When asked how autos are plying their trade, Thiruvanmiyur-based auto driver Damodaran replied, “We’re on strike. It’s become impossible to ride – how can we, with fuel prices reaching such highs?” He went on to point out that while autos are mandated to use the metre to calculate passenger fare, there has been no official revision in metre rates to take into account the skyrocketing price of fuel. “Our union staged a protest at Chepauk earlier this month,” he said.

They’re not alone – protests have flared up all across the country against the increase in fuel prices. In Tamil Nadu earlier this month, cadres from the Makkal Needhi Maiam reportedly held a demonstration at Valluvar Kottam demanding that the Union Government take action to roll back taxes that were burdening fuel cost. A media quote from the party representative reads, “We urge the newly-elected DMK-led state government to reduce prices, as promised at the time of the election. We would like to warn that if both the governments do not reduce these prices immediately, the cost of essential commodities will go up and people will suffer further due to the rising cost of transportation.” A delegation from the Tamil Nadu Mahila Congress, led by advocate R. Sudha, went in procession to Raj Bhavan to present a memorandum against the increased rates of petrol, diesel and LPG. The state’s opposition party AIADMK also sought remedy from the State, reminding the newly elected government that a reduction in petrol and diesel prices was a promise in their manifesto.

Fuel being a necessary component for the operation of any service or business, a hike in its cost pushes up the price of transportation and essential commodities as well. Industrialists are worried about the effect it has on the price of raw materials. M.V. Ramesh Babu, the President of Coimbatore District Small Industries Association (CODISSIA), said to the media, “With a large portion of raw materials arriving from such cities as Delhi and Mumbai, transportation cost has gone up with the rise in fuel prices. And we have no option but to increase prices of the finished goods to tide over the crisis.” He is quoted as describing the situation as ‘slow poison’.

For the public, the impact is felt at many points. Vehicle owners inevitably face the first shock of hiked fuel prices, which eat into their budgets. It is surmised that as a consequence, the automotive sector will see a drop in vehicle sales – reports say passenger vehicles and two-wheeler sales already saw a dip in January and numbers are expected to fall further. Even those who use public transport will see increased costs. Additionally, with the transportation industry revising their freight costs, companies engaged in logistics and transportation of goods will increase their service rates. This signals a corresponding increase in prices of almost everything from fruits and vegetables to goods purchased on e-commerce websites. The cost of living is set to rise.

Speaking of the media, the Secretary of Koyambedu Food Grains Wholesale Merchants Association R. Punnaiappan said that public purchasing power has come down drastically. Experts worry that the situation risks a rise in poverty levels – after all, a concerning proportion of the population is already facing job losses or pay cuts, finding themselves unable to pay their children’s school fees; asking them to fork out more than Rs. 100 for a litre of petrol is an additional burden.

The state’s Finance Minister Palanivel Thiagarajan, however, says that an immediate reduction in fuel prices may prove tricky.
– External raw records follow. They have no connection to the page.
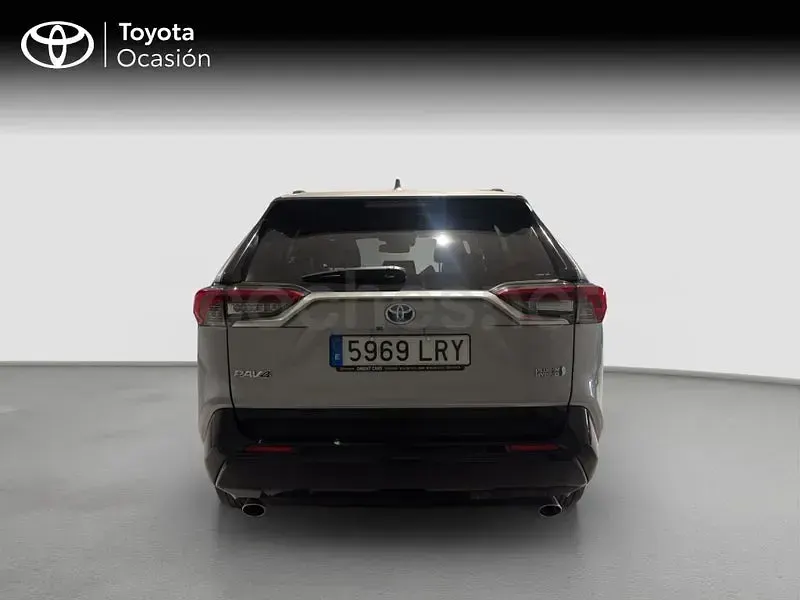 Usado Toyota RAV4 Hybrid Advance 306 CV (225 kW) 2021 Gris / plata SUV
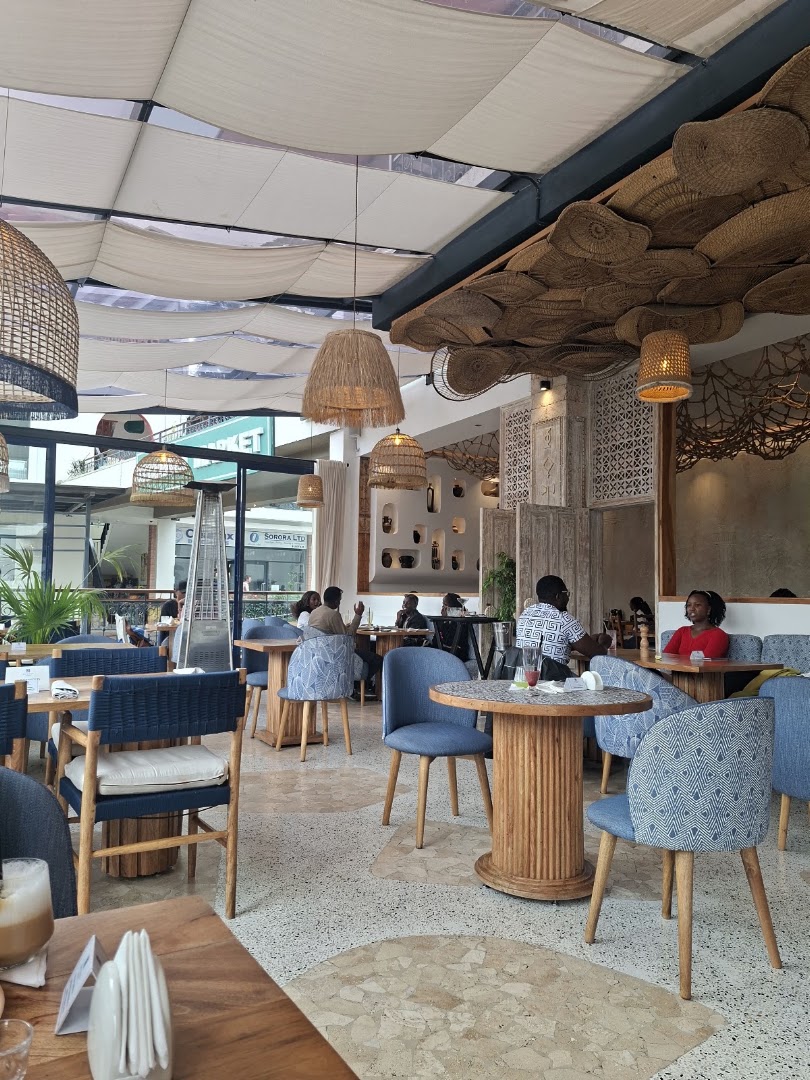 Mythos Taverna: inviting and well-lit restaurant interior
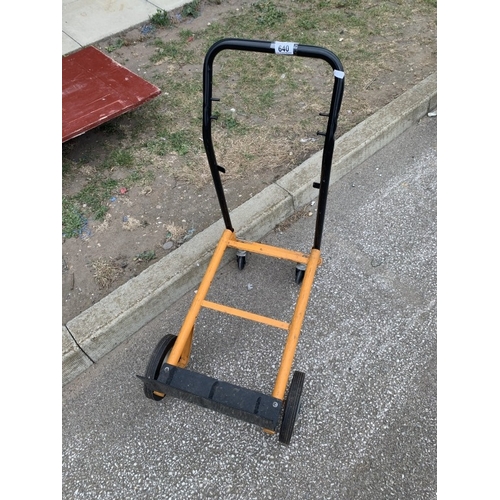 640 - An adjustable metal trolley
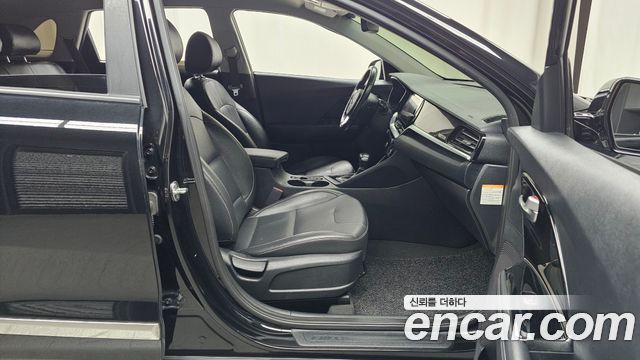 Kia Niro 2020 — photo 11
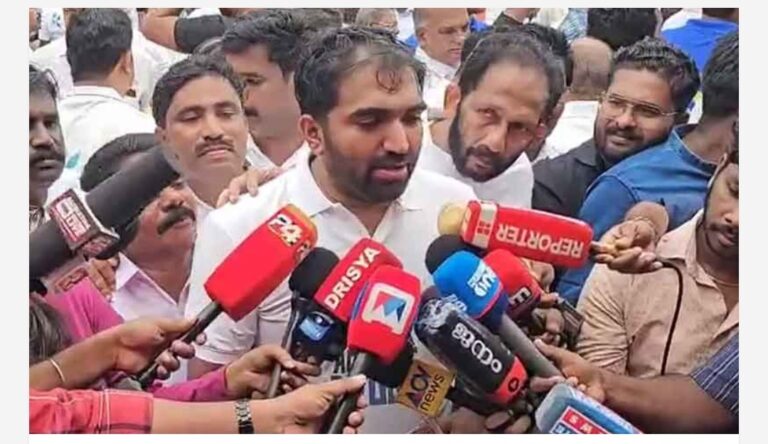 ഒരു ദിവസം ഞാൻ പറയും, തിരഞ്ഞെടുപ്പ് കഴിയട്ടെ; ഉമ്മൻചാണ്ടിയുടെ ഓർമ്മദിനത്തിൽ തന്നെ പാർട്ടി സ്ഥാനത്ത് നിന്ന് പുറത്താക്കിയെന്ന് ചാണ്ടി ഉമ്മൻ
The fault lies with the Centre, he says, which not only hiked up fuel prices under the heads of cess and surcharge but also did not share such additional revenue with states. Speaking on poll promises, he tweeted, “Things we didn’t know then: 1) Union Budget would switch ~ 50,000 Cr from excise to cess (not shared w/ States) 2) Scale of covid 2nd wave & spending required (1000s of crores) 3) Full extent of fiscal decay. We did not promise immediate cut. We will cut during our term (sic).”

As the leaders in charge work out a solution, the threat of inflation looms large as a public crisis. It remains to be seen how the administrations soften the blow.